• **指示**
ボスニアでの記者会見を描いた下の同行記を、最後の問いかけの後から書き継いでください。

マーム同行記7日目

 朝10時、「ホテル・ボスニア」に出かける。ロビーには既に聡子さん、藤田さん、門田さんがいた。

「橋本さん、昨日ちゃんと帰れました?」

「帰れました、帰れました。何でですか?」

「橋本さん、昨日めっちゃふらついてたじゃないですか。なのに、橋本さんが帰ったあとで、まるまるが『あれは酔ってるフリだよ』とか言ってたんですよ。あんなにラキヤを飲んでた橋本さんに対してそんなことを言い放つまるまるって何なんだろう」

「そうやって『酔ってるフリだよ』と言ってる人のぶんのラキヤを飲んだのは僕なんですけどね」――そう答えながらも、やはり荻原さんは鋭いなと思う。どうせなら酔っ払ったほうが楽しいだろうと思って酔っているときが、時々ある。もうヨッパライというキャラクターになることで、気兼ねなく過ごそうとしているときがあるのだ(ただ、酒を飲んでいないときはそんな考えに至らないから、酔ったフリをしてみようなんて考えた時点で既に酔っているとも言えるのだが)。そうか、そんなふうに言われていたのかと思うと、自分の動きがぎこちなくなってくる。

 ほどなくしてタイダさんもやってきて、5人でホテルを出た。今日はマームとジプシーも参加したフェスティバル「MESS」の記者会見があるのだ。会場に行ってみると、ごく普通のカフェだ。終演後にミーティング・ポイントとして使われているバーというのもこの店のようだ。

 カフェでは「MESS」の広報担当が出迎えてくれた。奥にはカメラとマイクがセットされている。その後ろには「MESS presso」の文字。エスプレッソを飲みながら「MESS」で上演された作品について語るという意味と、「press」という言葉と、いくつかの意味が重ねられた名前になっている。

 コーヒーを注文して待っていると、すぐに声がかかり、右から順に、聡子さんと藤田さん、それに通訳としてタイダさんがソファに座った。その横にインタビュアーの女性が腰掛け、「ようこそ、ボスニアへ」と挨拶をして記者会見が始まった。門田さんと僕で、その様子を見守る。


――まずはこの作品のテーマについて聞かせてもらえますか?

藤田 えっと、海外で公演するのは去年が初めてだったんですけど、日本の問題と社会的な問題みたいなことをあえてこういうふうに並べてみたときに、海外の人たちに思ってもらえるかなってことでこの作品を作りました。

――(聡子さんに)自分の役について、少しコメントをいただけますか?

聡子 役の名前は私のほんとの名前なんですけど――私はああいう子じゃないし、あの年齢じゃないし、やっぱり演技はしてるんですけど――藤田さんは役者さん一人一人に対して藤田さんは書くんですね。まったく違うところからイメージしてキャラクターを作るというより、役者さん一人一人の持っているものからチョイスして一つのキャラクターができていくので、演技はするんですけど、私としてしゃべることも多くて。この作品は去年からやっている作品で、この作品の“さとこ”と付き合ってはいるんですけど、去年とは違う“さとこ”と向き合ってるなっていう印象はありますね。

――日本はとても遠い国なので、ボスニアにいるとどんな状況にあるのかわからないところもあります。日本にいる藤田さんと同じ年代のディレクターはどんな活動をやっていますか?

• **提供資料**

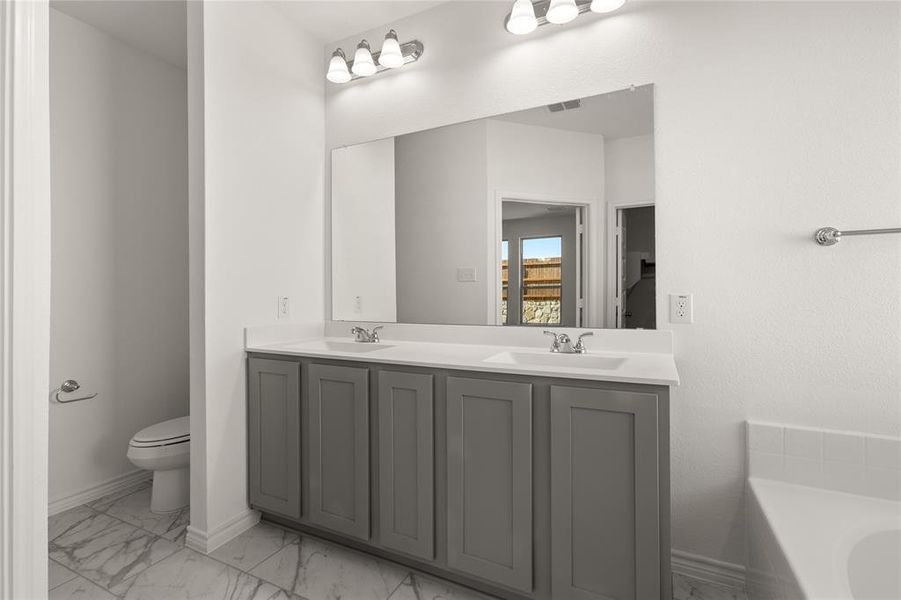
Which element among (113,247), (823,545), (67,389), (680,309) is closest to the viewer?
(823,545)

• **解答例**
藤田 とにかく、東京はものすごく演劇が活発で、演劇をやってないときはないですね。僕は20代ですけど、20代の演出家なんて相当いて、たくさんいて、東京にいるとどの劇場で上演できるかってことで競争は激しいですね。

――藤田さんは少し前に、すごく大事な賞を受賞されましたよね。そんな偉大なディレクターに来ていただけてとても嬉しいです。

藤田 いや、全然――ただ本当に、僕が一番面白いです。僕が日本の演劇界で一番面白い演劇を作ってると思ってるから、皆さんにとっても幸せなことだし、僕にとっても幸せなことだなと思ってますね。

 隣で聞いていた聡子さんは「またこんなこと言ってるよ」といった顔をしている。僕は演劇界のことに詳しくないけれど――藤田さんがまたあえて挑発的に言うからカドの立つ言葉に聞こえるけれど、「自分の作品が一番面白い」と思っていない演出家なんているのだろうか(「これが一番面白い」と思えないものをわざわざ客に見せようとする人はいないだろう)。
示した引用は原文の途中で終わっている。